Le magagne progettuali vengono sempre più frequentemente alla luce, anche perché stiamo toccando il fondo. Ma i piani, le infrastrutture e le opere che interagiscono con rivi e versanti, fiumi e laghi, litorali e lagune hanno orizzonti assai lunghi. Così come gli asservimenti della natura, dai ponti alle strade, che formano il telaio su cui poggia lo sviluppo di un Paese. Essi traguardano tempi assai più estesi delle fluttuazioni di Borsa; e non sempre ci si accorge subito di errori e omissioni.
Le lacune di oggi si possono tramutare in gravi disastri nel futuro.

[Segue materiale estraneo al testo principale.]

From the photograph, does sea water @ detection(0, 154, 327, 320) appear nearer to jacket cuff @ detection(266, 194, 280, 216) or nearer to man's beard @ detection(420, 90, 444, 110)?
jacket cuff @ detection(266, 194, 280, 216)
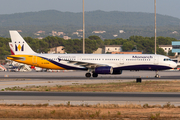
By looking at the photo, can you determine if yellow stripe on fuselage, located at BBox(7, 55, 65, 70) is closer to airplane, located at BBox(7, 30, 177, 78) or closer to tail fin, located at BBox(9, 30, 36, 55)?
airplane, located at BBox(7, 30, 177, 78)

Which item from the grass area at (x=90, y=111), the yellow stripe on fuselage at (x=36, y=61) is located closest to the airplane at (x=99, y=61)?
the yellow stripe on fuselage at (x=36, y=61)

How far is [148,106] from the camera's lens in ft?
75.5

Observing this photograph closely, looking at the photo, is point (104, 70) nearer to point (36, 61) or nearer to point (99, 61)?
point (99, 61)

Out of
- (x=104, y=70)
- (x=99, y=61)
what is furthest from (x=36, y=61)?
(x=104, y=70)

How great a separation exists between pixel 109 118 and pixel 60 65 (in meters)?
39.0

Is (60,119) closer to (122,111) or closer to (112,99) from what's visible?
(122,111)

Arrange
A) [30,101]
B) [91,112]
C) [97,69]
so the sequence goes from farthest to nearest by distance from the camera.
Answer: [97,69] → [30,101] → [91,112]

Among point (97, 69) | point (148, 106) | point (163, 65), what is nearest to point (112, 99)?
point (148, 106)

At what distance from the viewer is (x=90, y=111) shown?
21062 mm

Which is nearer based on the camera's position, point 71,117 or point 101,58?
point 71,117

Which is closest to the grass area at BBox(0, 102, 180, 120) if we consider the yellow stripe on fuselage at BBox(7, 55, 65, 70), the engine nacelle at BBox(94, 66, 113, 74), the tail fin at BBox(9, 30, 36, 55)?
the engine nacelle at BBox(94, 66, 113, 74)

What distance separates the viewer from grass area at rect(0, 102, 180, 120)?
19.3 m

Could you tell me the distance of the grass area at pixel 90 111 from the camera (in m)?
19.3

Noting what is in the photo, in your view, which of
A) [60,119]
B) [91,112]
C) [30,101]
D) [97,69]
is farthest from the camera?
[97,69]
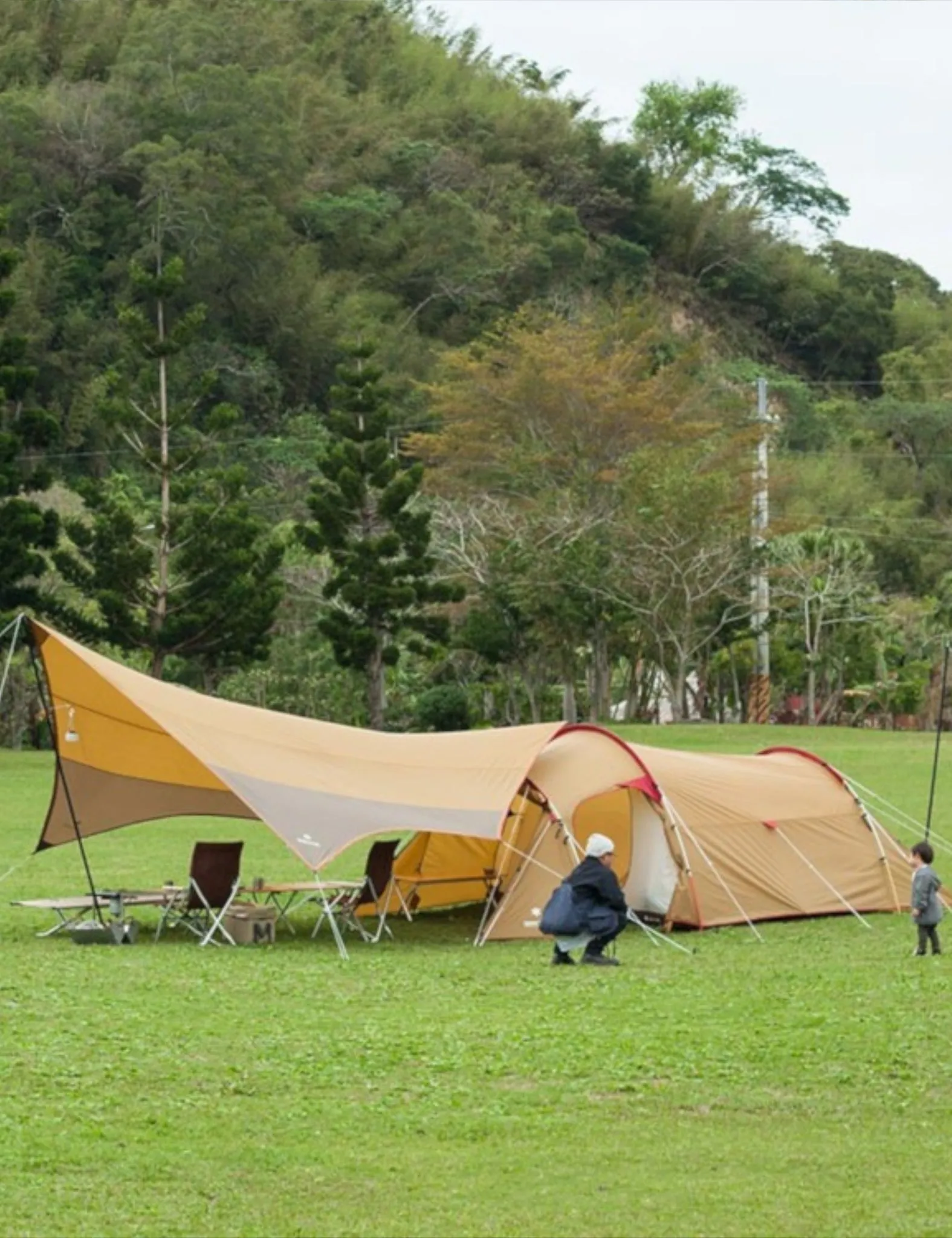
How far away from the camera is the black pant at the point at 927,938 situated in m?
12.7

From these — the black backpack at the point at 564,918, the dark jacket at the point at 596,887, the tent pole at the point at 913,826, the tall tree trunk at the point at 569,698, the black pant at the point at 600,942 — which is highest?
the tall tree trunk at the point at 569,698

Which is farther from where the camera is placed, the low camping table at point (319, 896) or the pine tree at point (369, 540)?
the pine tree at point (369, 540)

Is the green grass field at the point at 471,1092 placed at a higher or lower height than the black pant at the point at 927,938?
lower

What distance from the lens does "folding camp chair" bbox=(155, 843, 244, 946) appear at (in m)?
13.6

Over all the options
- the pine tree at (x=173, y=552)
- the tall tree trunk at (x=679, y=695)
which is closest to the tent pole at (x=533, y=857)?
the pine tree at (x=173, y=552)

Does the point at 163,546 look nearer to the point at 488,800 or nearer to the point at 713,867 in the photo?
the point at 713,867

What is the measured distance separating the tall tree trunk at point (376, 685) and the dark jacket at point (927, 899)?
24.4m

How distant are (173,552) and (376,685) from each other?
462 centimetres

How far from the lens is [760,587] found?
131ft

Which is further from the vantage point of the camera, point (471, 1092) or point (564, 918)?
point (564, 918)

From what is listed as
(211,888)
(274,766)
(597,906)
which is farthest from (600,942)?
(211,888)

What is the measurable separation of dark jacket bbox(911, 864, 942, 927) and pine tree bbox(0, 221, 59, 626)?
67.6 ft

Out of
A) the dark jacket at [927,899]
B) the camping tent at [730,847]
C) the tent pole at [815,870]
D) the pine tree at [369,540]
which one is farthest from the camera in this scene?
the pine tree at [369,540]

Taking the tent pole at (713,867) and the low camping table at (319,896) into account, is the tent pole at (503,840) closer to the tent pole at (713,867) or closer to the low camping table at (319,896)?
the low camping table at (319,896)
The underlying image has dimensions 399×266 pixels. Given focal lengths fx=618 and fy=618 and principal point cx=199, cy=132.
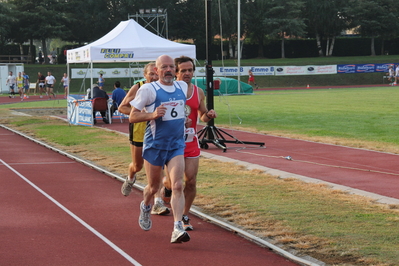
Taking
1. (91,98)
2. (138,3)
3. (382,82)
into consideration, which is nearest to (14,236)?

La bassa qualità – culturale, scientifica e tecnica – è una mina a scoppio ritardato, un virus latente con cui il corpo del Paese si alimenta senza percepirne la pericolosità.
Ci sono ragioni interne, ben note, legate alla nostra attitudine collettiva a trascurare la competenza e il talento a favore di altre “virtù”. Questioni come la gestione dei fiumi Bisagno a Genova e Seveso a Milano, casi eclatanti come il lungolago di Como o il medio Tagliamento sono diventati archetipi a livello mondiale. La consolidata sottomissione di consulenti e tecnici produce un’acritica dipendenza dal committente, spesso pubblico, del tutto incomprensibile agli stranieri e, sperabilmente, ai posteri. Ha scritto Andrea Rinaldo: «Grande è l’incredulità dei colleghi stranieri per l’assunto tutto italiano consulenza = dipendenza che anima il dibattito tecnico. Sembra loro incredibile, in particolare, l’irrilevanza delle qualificazioni scientifiche per la credibilità delle tesi tecniche».

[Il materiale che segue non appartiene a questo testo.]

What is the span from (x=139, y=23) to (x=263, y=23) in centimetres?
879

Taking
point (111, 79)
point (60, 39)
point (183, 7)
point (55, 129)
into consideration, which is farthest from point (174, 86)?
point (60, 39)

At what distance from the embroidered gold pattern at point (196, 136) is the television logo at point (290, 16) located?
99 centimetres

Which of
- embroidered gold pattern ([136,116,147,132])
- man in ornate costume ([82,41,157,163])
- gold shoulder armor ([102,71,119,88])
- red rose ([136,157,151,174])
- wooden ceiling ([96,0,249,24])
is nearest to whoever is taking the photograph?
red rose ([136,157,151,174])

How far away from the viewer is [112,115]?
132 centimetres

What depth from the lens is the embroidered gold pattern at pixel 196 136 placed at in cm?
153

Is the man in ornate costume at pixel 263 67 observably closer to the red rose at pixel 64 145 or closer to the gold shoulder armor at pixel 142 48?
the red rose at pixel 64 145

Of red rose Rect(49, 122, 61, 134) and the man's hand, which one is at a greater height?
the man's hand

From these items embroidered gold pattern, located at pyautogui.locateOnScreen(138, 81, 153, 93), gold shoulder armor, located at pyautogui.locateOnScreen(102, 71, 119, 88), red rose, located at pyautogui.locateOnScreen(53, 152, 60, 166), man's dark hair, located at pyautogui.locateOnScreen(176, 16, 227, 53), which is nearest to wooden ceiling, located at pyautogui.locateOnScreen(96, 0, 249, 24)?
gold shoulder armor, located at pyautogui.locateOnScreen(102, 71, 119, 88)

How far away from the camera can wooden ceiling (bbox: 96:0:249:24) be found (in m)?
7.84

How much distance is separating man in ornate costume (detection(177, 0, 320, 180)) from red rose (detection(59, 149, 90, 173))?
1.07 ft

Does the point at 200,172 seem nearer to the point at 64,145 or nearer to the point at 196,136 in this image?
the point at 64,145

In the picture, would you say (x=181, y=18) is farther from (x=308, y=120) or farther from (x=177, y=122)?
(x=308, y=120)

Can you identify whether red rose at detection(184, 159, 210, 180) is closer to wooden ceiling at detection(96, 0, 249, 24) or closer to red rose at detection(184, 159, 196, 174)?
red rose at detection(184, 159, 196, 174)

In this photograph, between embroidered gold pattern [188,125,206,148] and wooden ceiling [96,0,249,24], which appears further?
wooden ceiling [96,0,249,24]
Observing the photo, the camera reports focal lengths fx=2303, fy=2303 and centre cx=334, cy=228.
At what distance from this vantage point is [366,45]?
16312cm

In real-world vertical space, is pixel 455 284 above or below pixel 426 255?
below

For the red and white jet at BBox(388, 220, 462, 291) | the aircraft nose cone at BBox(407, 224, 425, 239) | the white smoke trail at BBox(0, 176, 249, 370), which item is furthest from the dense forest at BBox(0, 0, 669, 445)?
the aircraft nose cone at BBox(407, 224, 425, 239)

Ma ci sono anche cause esterne, come il predominate fattore finanziario che dirige qualunque progetto, soprattutto se di grandi dimensioni.
Nel contesto nazionale, la corruzione ha fatto nascere istituzioni specifiche di controllo. E questa verifica di onestà, in apparenza semplice ma ostica in pratica, è già compito da far rabbrividire, viste le clientele che dominano il Paese. Insomma, gli organi di controllo devono verificare soprattutto che nessuno rubi o faccia rubare, mica la funzionalità a lungo termine di un argine o di una scogliera che dovranno salvaguardare gli abitati con un orizzonte centennale.

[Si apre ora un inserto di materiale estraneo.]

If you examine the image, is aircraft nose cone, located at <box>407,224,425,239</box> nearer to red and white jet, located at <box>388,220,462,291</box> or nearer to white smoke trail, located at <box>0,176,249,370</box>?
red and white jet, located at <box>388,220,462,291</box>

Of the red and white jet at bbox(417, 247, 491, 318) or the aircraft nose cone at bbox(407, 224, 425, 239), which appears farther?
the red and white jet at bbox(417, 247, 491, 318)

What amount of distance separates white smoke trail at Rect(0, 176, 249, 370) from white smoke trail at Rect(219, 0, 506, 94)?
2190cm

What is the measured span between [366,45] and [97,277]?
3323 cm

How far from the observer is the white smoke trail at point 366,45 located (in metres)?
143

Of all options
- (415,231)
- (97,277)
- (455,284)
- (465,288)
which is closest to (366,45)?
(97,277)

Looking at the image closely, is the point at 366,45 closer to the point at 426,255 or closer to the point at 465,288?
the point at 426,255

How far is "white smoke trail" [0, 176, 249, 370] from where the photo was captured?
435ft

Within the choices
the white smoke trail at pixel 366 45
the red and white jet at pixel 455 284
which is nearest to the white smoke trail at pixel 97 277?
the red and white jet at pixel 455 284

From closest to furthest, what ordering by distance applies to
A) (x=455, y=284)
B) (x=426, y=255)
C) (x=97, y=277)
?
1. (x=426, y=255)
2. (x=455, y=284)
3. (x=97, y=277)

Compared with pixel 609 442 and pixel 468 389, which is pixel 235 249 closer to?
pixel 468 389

A livello internazionale, anche organismi con una buona tradizione scientifica e tecnica come la Banca Mondiale o la Banca Interamericana di Sviluppo hanno difficoltà a valutare interventi complessi in realtà sfaccettate e contesti soggetti a rapida evoluzione. Anche se le multinazionali della consulenza si stanno attrezzando da tempo per fornire servizi adeguati, compare talvolta il convitato di pietra del conflitto di interesse. Altre volte rimane nell’ombra, perché invisibile o implicito; o magari declinato al motto di ‘cane non mangia cane’ (Canis canem non est).
Il consolidamento del sistema Europa in senso neo-liberista e l’adorazione militante per la ‘concorrenza’, che fu santificata dall’allora commissario Monti, avrebbero potuto comunque scalfire la consuetudine italica a considerare la qualità come un fattore accessorio. Invece non è accaduto. La furia competitiva ha infatti classificato consulenti e i tecnici tra i ‘fornitori di servizi’, il cui contributo va perciò valutato alla stregua dell’affidamento delle pulizie o del servizio postale. E nel caso dei servizi attinenti all’architettura e all’ingegneria è disciplinato dall’art. 91 del decreto legislativo 12 aprile 2006, n. 163 (Codice dei contratti pubblici relativi a lavori, servizi e forniture in attuazione delle direttive 2004/17/CE e 2004/18/CE). Non sono esattamente i criteri con cui Ludovico il Moro chiamò a Milano Leonardo da Vinci, presentatosi con un’accattivante lettera di auto-raccomandazione a base di drenaggi, ponti e bombarde, ma che si chiudeva con un frase rassicurante: «Se le cose che ho promesso di fare sembrino a qualcuno impossibili e irrealizzabili, mi offro di farne una sperimentazione in qualunque luogo vorrà Vostra Eccellenza, a cui mi raccomando con la massima umiltà».
Non ultima, la crisi economica porta anche i più attenti e onesti gestori della cosa pubblica a ‘ottimizzare’ le modeste risorse disponibili mettendo in secondo piano la qualità. Accade così che spesso si esageri in quantità nei propri racconti del ‘fare’. E che la ‘bulimia del fare’ porti a dimenticare la qualità di ogni singolo racconto.